Recognition: unknown
FlowAnchor: Stabilizing the Editing Signal for Inversion-Free Video Editing
Pith reviewed 2026-05-08 12:30 UTC · model grok-4.3
The pith
FlowAnchor stabilizes the editing signal for inversion-free video editing by explicitly anchoring both location and strength of changes.
A machine-rendered reading of the paper's core claim, the machinery that carries it, and where it could break.
Core claim
FlowAnchor is a training-free framework that stabilizes inversion-free, flow-based video editing by anchoring both where to edit and how strongly to edit. It introduces Spatial-aware Attention Refinement to enforce consistent alignment between textual guidance and spatial regions, and Adaptive Magnitude Modulation to adaptively preserve sufficient editing strength against attenuation. These mechanisms together stabilize the editing signal and guide the flow-based evolution toward the desired target distribution, enabling reliable performance in multi-object and fast-motion videos.
What carries the argument
Spatial-aware Attention Refinement and Adaptive Magnitude Modulation, which anchor the spatial location and magnitude of the editing signal in video latent spaces.
If this is right
- Editing becomes feasible in multi-object scenes where previous methods lose track of individual elements.
- Temporal coherence improves in fast-motion videos by maintaining consistent edit strength across frames.
- Computation stays efficient since no inversion step is required even for longer sequences.
- The flow-based sampling trajectory is steered more reliably toward the target distribution.

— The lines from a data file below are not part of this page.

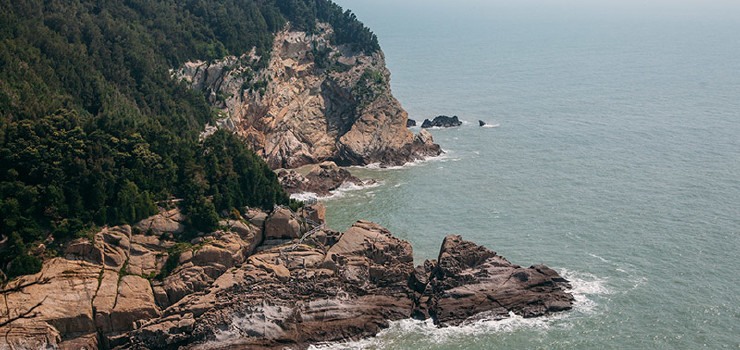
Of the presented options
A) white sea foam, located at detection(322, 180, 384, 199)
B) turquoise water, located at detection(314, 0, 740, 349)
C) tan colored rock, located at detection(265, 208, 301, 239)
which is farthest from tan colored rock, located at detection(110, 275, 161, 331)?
white sea foam, located at detection(322, 180, 384, 199)

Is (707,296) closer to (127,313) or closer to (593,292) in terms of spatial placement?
(593,292)

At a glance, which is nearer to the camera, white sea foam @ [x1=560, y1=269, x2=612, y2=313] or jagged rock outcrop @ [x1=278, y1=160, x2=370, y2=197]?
white sea foam @ [x1=560, y1=269, x2=612, y2=313]

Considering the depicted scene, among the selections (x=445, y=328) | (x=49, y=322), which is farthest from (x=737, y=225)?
(x=49, y=322)

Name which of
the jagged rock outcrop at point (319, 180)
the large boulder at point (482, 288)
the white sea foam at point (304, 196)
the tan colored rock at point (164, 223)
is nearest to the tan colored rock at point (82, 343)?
the tan colored rock at point (164, 223)

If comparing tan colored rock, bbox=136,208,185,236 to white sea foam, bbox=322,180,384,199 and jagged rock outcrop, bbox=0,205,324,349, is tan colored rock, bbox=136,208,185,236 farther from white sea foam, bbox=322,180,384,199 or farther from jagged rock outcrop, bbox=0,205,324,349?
white sea foam, bbox=322,180,384,199

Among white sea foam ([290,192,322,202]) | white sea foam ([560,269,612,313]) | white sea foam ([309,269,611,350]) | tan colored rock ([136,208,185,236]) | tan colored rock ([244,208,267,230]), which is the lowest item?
white sea foam ([309,269,611,350])

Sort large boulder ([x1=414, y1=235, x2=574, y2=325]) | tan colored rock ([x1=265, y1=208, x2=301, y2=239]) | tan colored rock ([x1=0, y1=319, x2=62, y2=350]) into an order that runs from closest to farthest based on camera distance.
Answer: tan colored rock ([x1=0, y1=319, x2=62, y2=350]) → large boulder ([x1=414, y1=235, x2=574, y2=325]) → tan colored rock ([x1=265, y1=208, x2=301, y2=239])
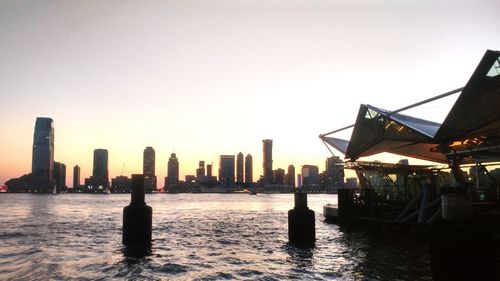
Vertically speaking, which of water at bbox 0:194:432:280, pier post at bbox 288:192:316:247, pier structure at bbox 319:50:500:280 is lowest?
water at bbox 0:194:432:280

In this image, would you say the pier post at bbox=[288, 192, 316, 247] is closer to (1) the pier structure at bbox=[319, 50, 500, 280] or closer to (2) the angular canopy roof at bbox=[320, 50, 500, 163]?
(1) the pier structure at bbox=[319, 50, 500, 280]

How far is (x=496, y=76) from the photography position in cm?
2639

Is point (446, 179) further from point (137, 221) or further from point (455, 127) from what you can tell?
point (137, 221)

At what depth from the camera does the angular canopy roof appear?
27.7 m

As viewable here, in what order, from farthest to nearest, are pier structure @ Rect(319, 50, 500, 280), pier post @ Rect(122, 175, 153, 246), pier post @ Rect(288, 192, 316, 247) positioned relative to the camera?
1. pier post @ Rect(288, 192, 316, 247)
2. pier post @ Rect(122, 175, 153, 246)
3. pier structure @ Rect(319, 50, 500, 280)

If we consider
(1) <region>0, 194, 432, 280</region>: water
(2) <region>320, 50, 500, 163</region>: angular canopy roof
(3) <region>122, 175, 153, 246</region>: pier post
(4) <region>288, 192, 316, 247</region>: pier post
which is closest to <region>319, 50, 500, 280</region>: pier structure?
(2) <region>320, 50, 500, 163</region>: angular canopy roof

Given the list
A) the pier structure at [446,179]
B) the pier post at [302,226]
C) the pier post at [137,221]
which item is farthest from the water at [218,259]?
the pier structure at [446,179]

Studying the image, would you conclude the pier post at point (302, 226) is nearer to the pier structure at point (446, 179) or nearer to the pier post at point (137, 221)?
the pier structure at point (446, 179)

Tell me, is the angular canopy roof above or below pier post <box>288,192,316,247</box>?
above

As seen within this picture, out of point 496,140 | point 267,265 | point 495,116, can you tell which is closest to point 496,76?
point 495,116

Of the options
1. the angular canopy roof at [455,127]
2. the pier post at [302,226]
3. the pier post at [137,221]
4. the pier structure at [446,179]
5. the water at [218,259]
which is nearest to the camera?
the pier structure at [446,179]

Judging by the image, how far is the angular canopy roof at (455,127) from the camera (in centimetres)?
2769

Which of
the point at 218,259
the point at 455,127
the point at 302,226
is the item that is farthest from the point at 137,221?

- Performance scales better with increased frame counts without additional training.
Where Pith is reading between the lines
- The same anchoring idea might stabilize editing signals in other high-dimensional generative tasks such as 3D or audio-conditioned video synthesis.
- It points to a general principle that explicit spatial and magnitude control could reduce reliance on inversion across diffusion-based editing pipelines.
- Future work could test whether combining the two mechanisms with existing attention variants yields further gains in structure preservation.
Load-bearing premise
The root cause of failure in extending inversion-free editing to videos is instability of the editing signal from imprecise spatial localization and length-induced magnitude attenuation.
What would settle it
A direct comparison showing that videos edited without the two anchoring mechanisms exhibit the same spatial drift and signal weakening failures as prior inversion-free baselines on multi-object or high-frame-count sequences.
Figures
read the original abstract
We propose FlowAnchor, a training-free framework for stable and efficient inversion-free, flow-based video editing. Inversion-free editing methods have recently shown impressive efficiency and structure preservation in images by directly steering the sampling trajectory with an editing signal. However, extending this paradigm to videos remains challenging, often failing in multi-object scenes or with increased frame counts. We identify the root cause as the instability of the editing signal in high-dimensional video latent spaces, which arises from imprecise spatial localization and length-induced magnitude attenuation. To overcome this challenge, FlowAnchor explicitly anchors both where to edit and how strongly to edit. It introduces Spatial-aware Attention Refinement, which enforces consistent alignment between textual guidance and spatial regions, and Adaptive Magnitude Modulation, which adaptively preserves sufficient editing strength. Together, these mechanisms stabilize the editing signal and guide the flow-based evolution toward the desired target distribution. Extensive experiments demonstrate that FlowAnchor achieves more faithful, temporally coherent, and computationally efficient video editing across challenging multi-object and fast-motion scenarios. The project page is available at https://cuc-mipg.github.io/FlowAnchor.github.io/.
Editorial analysis
A structured set of objections, weighed in public.
Referee Report
Summary. The paper proposes FlowAnchor, a training-free framework for inversion-free, flow-based video editing. It diagnoses failures when extending image-based inversion-free editing to video as arising from instability of the editing signal in high-dimensional video latent spaces, specifically due to imprecise spatial localization and length-induced magnitude attenuation. The method introduces two mechanisms—Spatial-aware Attention Refinement to enforce consistent alignment between textual guidance and spatial regions, and Adaptive Magnitude Modulation to adaptively preserve editing strength—to stabilize the signal and steer the flow-based sampling toward the target distribution. The authors report that these components yield more faithful, temporally coherent, and computationally efficient results than prior approaches, particularly in multi-object and fast-motion scenarios, as demonstrated by extensive experiments.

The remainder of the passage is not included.